Sunday, July 10, 2005

STRONG WORDS from our (former) man in Iraq:

Iraq's former interim prime minister Iyad Allawi has warned that his country is facing civil war and has predicted dire consequences for Europe and America as well as the Middle East if the crisis is not resolved.

“The problem is that the Americans have no vision and no clear policy on how to go about in Iraq,” said Allawi, a long-time ally of Washington.

In an interview with The Sunday Times last week as he visited Amman, the Jordanian capital, he said: “The policy should be of building national unity in Iraq. Without this we will most certainly slip into a civil war. We are practically in stage one of a civil war as we speak.”
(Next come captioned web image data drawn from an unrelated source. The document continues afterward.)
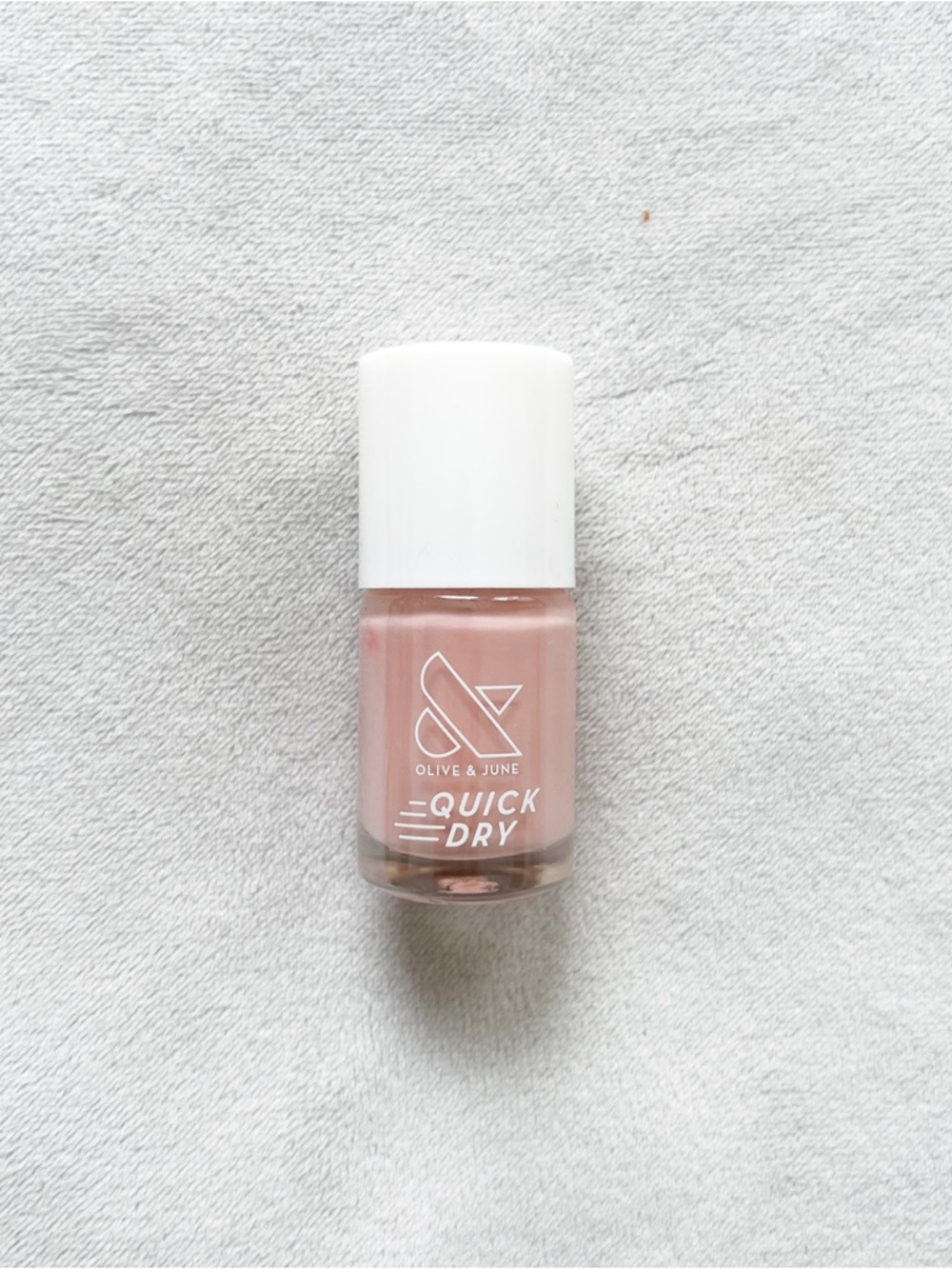 Olive & June Quick Dry Nail Color - Poodle Dusty Rose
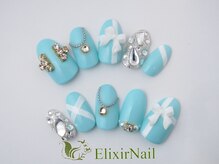 エリクサーネイル 池袋(Elixir Nail)/定額c やり放題/クーポン使用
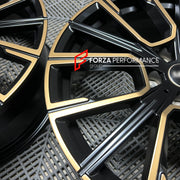 19 INCH FORGED WHEELS RIMS for MINI COUNTRYMAN U25 2024 Forza Performance custom fit buy OEM BMW 817M style design wheels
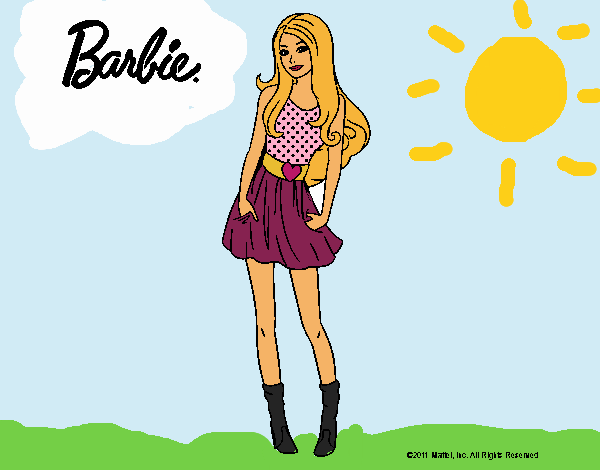 Barbie veraniega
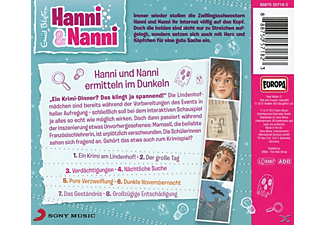 Hanni Und Nanni - Hanni Und Nanni 49 Ermitteln Im Dunkeln  - (CD)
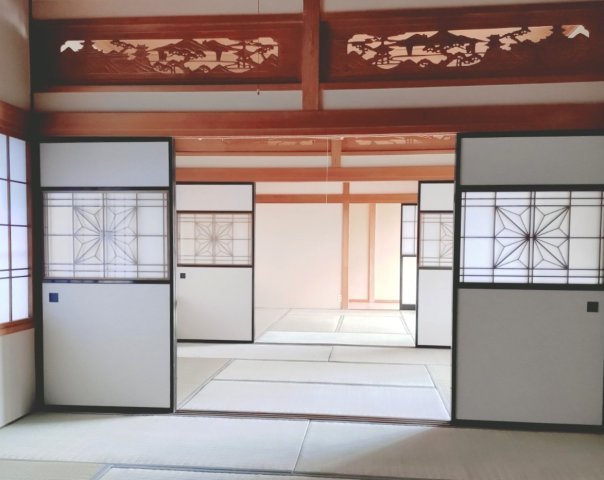 新潟市西区木山の和室
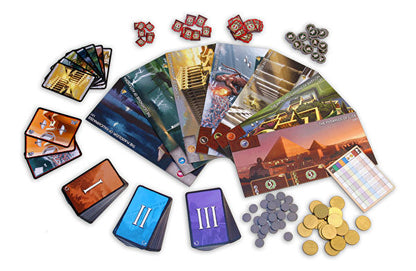 7 Wonders - Strategispil - 3-7 Spillere - Fra 10 År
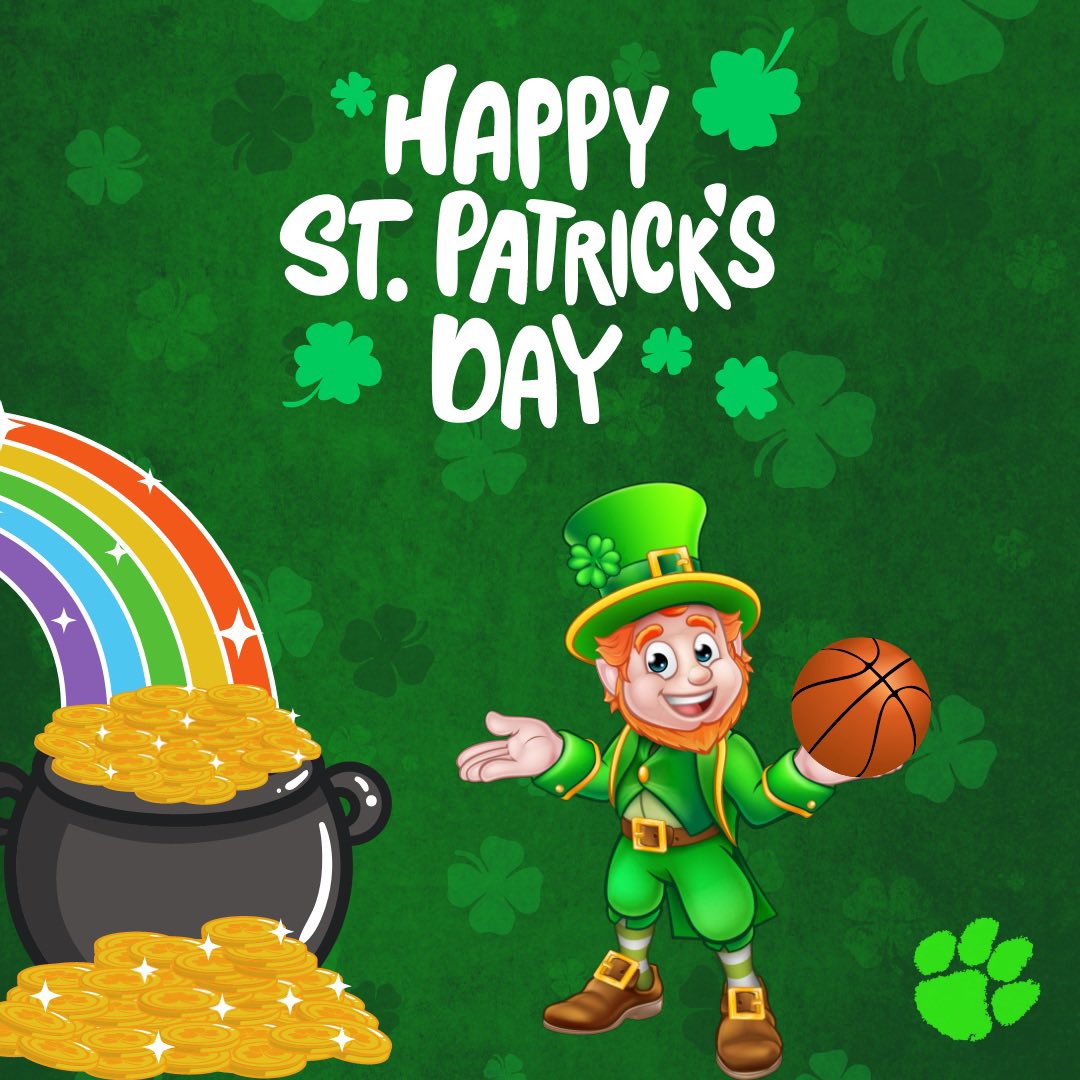 Happy St. Patrick’s Day! 🍀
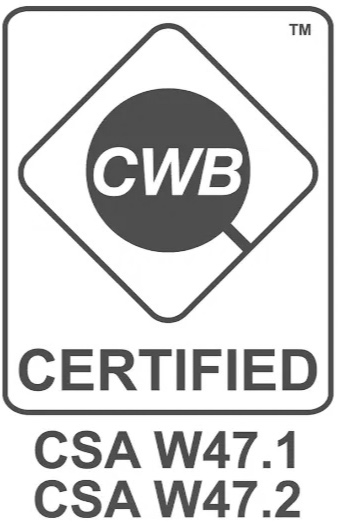 CWB (Canadian Welding Bureau) Certified badge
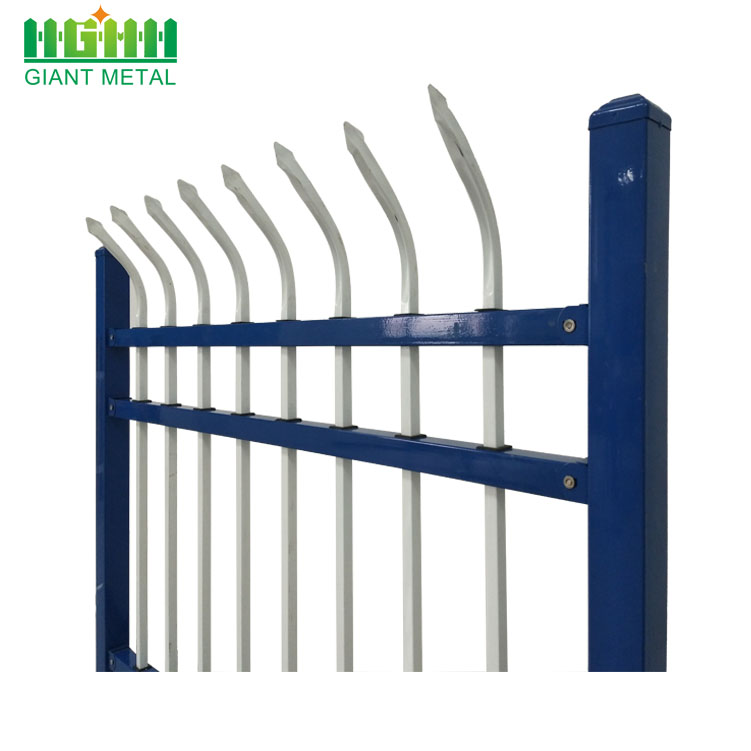 cheap garden fence galvanized steel fences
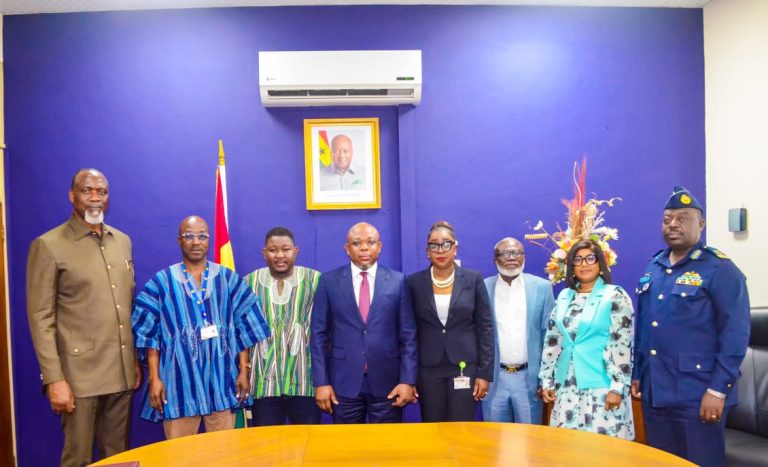 James Agalga chairs new GACL Board; pledges support for aviation hub vision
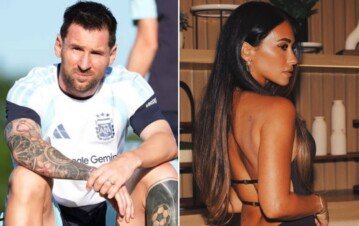 En medio de la feroz interna de las mujeres de la Selección, Ángel de Brito expuso a la novia de Alexis Mac Allister: “Ella no quiso”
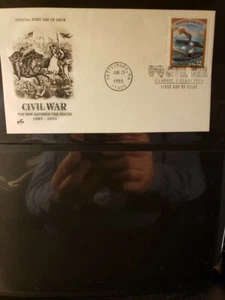 United States Lot of 18 Civil War Covers - 1995 - Gettysburg, PA Postmarked MNH - Bild 1 von 10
Allawi, a secular Shi’ite, said that Iraq had collapsed as a state and needed to be rebuilt. The only way forward, he said, was through “national unity, the building of institutions, the economy and a firm but peaceful foreign relation policy”. Unless these criteria were satisfied, “the country will deteriorate."


Allawi told the London Times that Pres. Bush had promised him $5.7 billion last year for rebuilding Iraq's military and security services, but he has not received the money.

Even if he gets the money, though, there will be no forward movement unless the Bush administration comes up with specific benchmarks for measuring progress in achieving "national unity, the building of institutions, the economy and a firm but peaceful foreign relation policy."

And by law, the Pentagon must spell out these benchmarks by July 11 (tomorrow, in fact).

Under a little-noticed provision of the defense spending bill passed by Congress in May, Secretary of Defense Don Rumsfeld has until July 11 to send Capitol Hill a "comprehensive set of performance indicators and measures of stability and security" two years after the fall of Saddam Hussein.

If and when it comes in, it could do much more than the president's Tuesday night speech at Fort Bragg to provide a factual basis for judging how close we may be toward reaching our goals in Iraq.

In that address, Bush once again demolished a straw man, denouncing any talk of a deadline for withdrawal of U.S. and coalition forces and any timetable for phasing them out. While public support for a pullout has grown, almost no one in Congress is advocating such a step.

What serious people are asking of the administration is a set of yardsticks by which the situation is Iraq can be realistically measured -- and accountability established for a strategy to reach those goals. That is something the president has refused to provide.

Because he doesn't have them, of course. There are no yardsticks to measure performance in this war; there never were. George W. Bush is piloting this plane without a flight plan.